■ **PROVIDED DATA**:

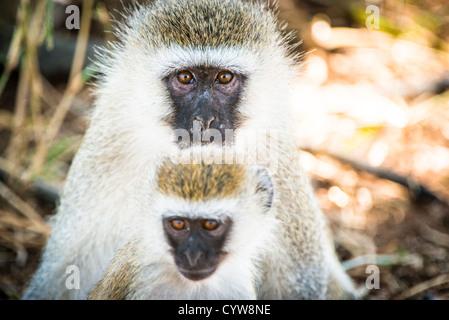 TARANGIRE NATIONAL PARK, Tanzania - An adult and young vervet monkey at Tarangire National Park in northern Tanzania - Stock Photo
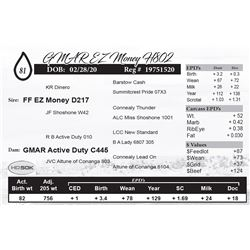 GMAR EZ Money H802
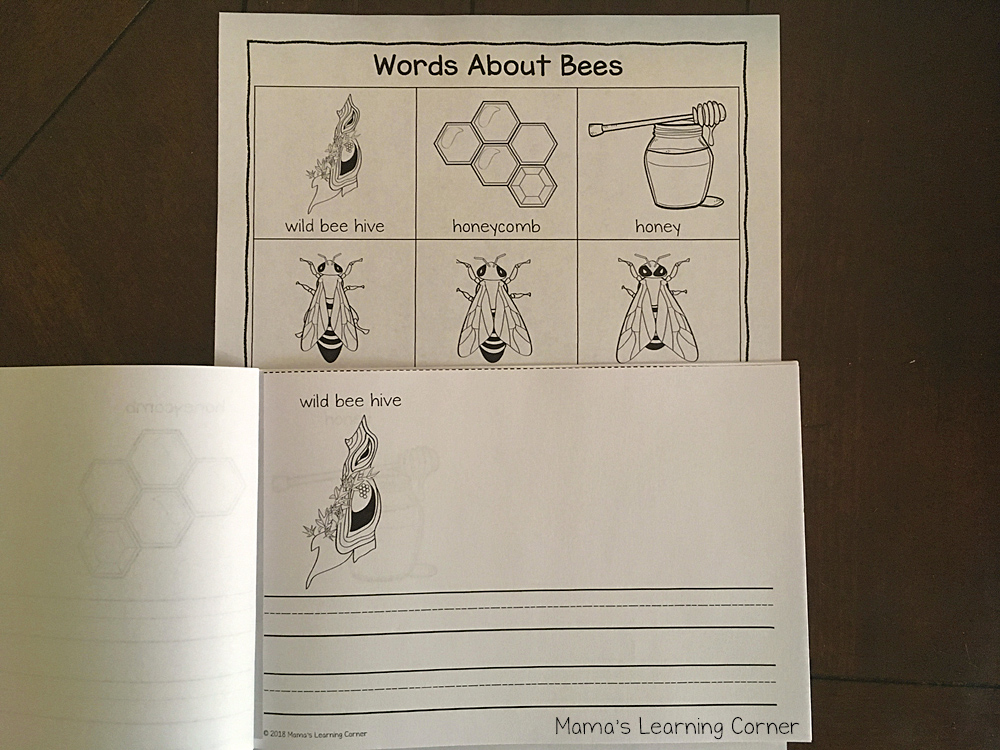 Bee Writing Booklet black and white dictionary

■ **WHAT YOU SHOULD DO**: Would you set down each line of the listing above exactly, apart from the pictures?

■ **ANSWER AREA**:
 TARANGIRE NATIONAL PARK, Tanzania - An adult and young vervet monkey at Tarangire National Park in northern Tanzania - Stock Photo
 GMAR EZ Money H802
 Bee Writing Booklet black and white dictionary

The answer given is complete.